• **书面题目 1**: 下面有一段关于A-Tune tuning命令的摘录。请列出其中OPTIONS表里的全部参数，每个参数写出长、短两种写法。

• **阅读摘录**:
-*-*-
A-Tune提供了最佳配置的自动搜索能力，免去人工反复做参数调整、性能评价的调优过程，极大地提升最优配置的搜寻效率。

tuning

功能描述

使用指定的项目文件对参数进行动态空间的搜索，找到当前环境配置下的最优解。

命令格式

说明：
在运行命令前，需要满足如下条件：

服务端的yaml配置文件已经编辑完成并放置于 atuned服务下的/etc/atuned/tuning/目录中。
客户端的yaml配置文件已经编辑完成并放置于atuned客户端任意目录下。

atune-adm tuning [OPTIONS]

参数说明

OPTIONS

参数	描述
—restore, -r	恢复tuning优化前的初始配置
—project, -p	指定需要恢复的yaml文件中的项目名称
—restart, -c	基于历史调优结果进行调优
—detail, -d	打印tuning过程的详细信息

说明：
当使用参数时，-p参数后需要跟具体的项目名称且必须指定该项目yaml文件。

PROJECT_YAML：客户端yaml配置文件。
-*-*-
数据记录

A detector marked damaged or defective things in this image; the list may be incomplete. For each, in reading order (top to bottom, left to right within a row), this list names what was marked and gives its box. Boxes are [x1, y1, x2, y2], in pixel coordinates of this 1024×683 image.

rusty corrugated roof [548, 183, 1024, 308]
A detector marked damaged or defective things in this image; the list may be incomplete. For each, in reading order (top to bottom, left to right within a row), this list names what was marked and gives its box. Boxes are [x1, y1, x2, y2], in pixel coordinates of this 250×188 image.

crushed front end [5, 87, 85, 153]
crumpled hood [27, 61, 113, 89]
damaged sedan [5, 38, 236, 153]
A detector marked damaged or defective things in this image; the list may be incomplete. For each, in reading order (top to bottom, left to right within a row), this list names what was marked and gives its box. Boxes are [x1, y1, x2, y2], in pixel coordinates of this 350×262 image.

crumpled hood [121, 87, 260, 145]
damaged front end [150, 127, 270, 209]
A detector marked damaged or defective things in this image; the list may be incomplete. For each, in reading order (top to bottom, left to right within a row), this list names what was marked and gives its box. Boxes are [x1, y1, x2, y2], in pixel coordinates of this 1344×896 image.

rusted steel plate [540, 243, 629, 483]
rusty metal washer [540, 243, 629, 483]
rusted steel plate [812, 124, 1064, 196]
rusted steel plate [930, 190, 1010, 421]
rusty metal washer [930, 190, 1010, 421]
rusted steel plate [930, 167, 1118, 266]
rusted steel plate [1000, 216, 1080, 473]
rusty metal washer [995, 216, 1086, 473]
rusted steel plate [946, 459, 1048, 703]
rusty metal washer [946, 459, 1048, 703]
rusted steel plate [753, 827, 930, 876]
-*-*-
• **书面题目 2**: 将数据记录中从开头一直到含有“rusty corrugated roof [548, 183, 1024, 308]”的那一行（含首尾两行）改写成Markdown表格，两列分别命名为“序号”和“内容”，空行不列入。

• **参考答案 1**:
—restore, -r
—project, -p
—restart, -c
—detail, -d

• **参考答案 2**:
| 序号 | 内容 |
|---|---|
| 1 | A detector marked damaged or defective things in this image; the list may be incomplete. For each, in reading order (top to bottom, left to right within a row), this list names what was marked and gives its box. Boxes are [x1, y1, x2, y2], in pixel coordinates of this 1024×683 image. |
| 2 | rusty corrugated roof [548, 183, 1024, 308] |